What is needed: Each entry below is to be printed verbatim.

(Stored data)
---

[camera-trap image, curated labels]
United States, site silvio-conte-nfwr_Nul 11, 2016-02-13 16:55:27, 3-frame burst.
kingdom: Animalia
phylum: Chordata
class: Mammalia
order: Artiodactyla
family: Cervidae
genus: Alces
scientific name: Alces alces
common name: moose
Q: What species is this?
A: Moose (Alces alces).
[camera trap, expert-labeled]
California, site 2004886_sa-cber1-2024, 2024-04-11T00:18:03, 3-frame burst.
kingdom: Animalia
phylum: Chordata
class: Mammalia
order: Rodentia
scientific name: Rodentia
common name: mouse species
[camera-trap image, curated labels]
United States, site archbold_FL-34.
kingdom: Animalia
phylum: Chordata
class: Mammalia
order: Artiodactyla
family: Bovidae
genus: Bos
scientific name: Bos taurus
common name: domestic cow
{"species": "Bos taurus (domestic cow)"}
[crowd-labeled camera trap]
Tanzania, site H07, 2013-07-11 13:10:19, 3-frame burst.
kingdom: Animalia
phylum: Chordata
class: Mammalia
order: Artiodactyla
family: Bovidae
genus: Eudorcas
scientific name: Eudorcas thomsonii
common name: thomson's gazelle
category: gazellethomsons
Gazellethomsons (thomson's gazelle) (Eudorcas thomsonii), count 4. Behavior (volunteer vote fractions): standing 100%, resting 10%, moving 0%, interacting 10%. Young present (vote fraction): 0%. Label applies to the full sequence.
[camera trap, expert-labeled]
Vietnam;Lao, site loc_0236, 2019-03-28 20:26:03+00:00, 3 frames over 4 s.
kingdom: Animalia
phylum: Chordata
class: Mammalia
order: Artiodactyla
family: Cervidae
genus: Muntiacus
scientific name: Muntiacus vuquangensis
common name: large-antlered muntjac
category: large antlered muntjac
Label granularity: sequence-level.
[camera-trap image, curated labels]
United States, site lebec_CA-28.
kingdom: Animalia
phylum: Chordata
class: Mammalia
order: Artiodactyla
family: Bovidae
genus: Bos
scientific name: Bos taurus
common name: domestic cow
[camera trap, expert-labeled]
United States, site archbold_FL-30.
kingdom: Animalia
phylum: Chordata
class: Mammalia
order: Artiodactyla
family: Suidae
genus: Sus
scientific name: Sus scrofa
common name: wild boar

---

Solution to the exercise:
[camera-trap image, curated labels]
United States, site silvio-conte-nfwr_Nul 11, 2016-02-13 16:55:27, 3-frame burst.
kingdom: Animalia
phylum: Chordata
class: Mammalia
order: Artiodactyla
family: Cervidae
genus: Alces
scientific name: Alces alces
common name: moose
Q: What species is this?
A: Moose (Alces alces).
[camera trap, expert-labeled]
California, site 2004886_sa-cber1-2024, 2024-04-11T00:18:03, 3-frame burst.
kingdom: Animalia
phylum: Chordata
class: Mammalia
order: Rodentia
scientific name: Rodentia
common name: mouse species
[camera-trap image, curated labels]
United States, site archbold_FL-34.
kingdom: Animalia
phylum: Chordata
class: Mammalia
order: Artiodactyla
family: Bovidae
genus: Bos
scientific name: Bos taurus
common name: domestic cow
{"species": "Bos taurus (domestic cow)"}
[crowd-labeled camera trap]
Tanzania, site H07, 2013-07-11 13:10:19, 3-frame burst.
kingdom: Animalia
phylum: Chordata
class: Mammalia
order: Artiodactyla
family: Bovidae
genus: Eudorcas
scientific name: Eudorcas thomsonii
common name: thomson's gazelle
category: gazellethomsons
Gazellethomsons (thomson's gazelle) (Eudorcas thomsonii), count 4. Behavior (volunteer vote fractions): standing 100%, resting 10%, moving 0%, interacting 10%. Young present (vote fraction): 0%. Label applies to the full sequence.
[camera trap, expert-labeled]
Vietnam;Lao, site loc_0236, 2019-03-28 20:26:03+00:00, 3 frames over 4 s.
kingdom: Animalia
phylum: Chordata
class: Mammalia
order: Artiodactyla
family: Cervidae
genus: Muntiacus
scientific name: Muntiacus vuquangensis
common name: large-antlered muntjac
category: large antlered muntjac
Label granularity: sequence-level.
[camera-trap image, curated labels]
United States, site lebec_CA-28.
kingdom: Animalia
phylum: Chordata
class: Mammalia
order: Artiodactyla
family: Bovidae
genus: Bos
scientific name: Bos taurus
common name: domestic cow
[camera trap, expert-labeled]
United States, site archbold_FL-30.
kingdom: Animalia
phylum: Chordata
class: Mammalia
order: Artiodactyla
family: Suidae
genus: Sus
scientific name: Sus scrofa
common name: wild boar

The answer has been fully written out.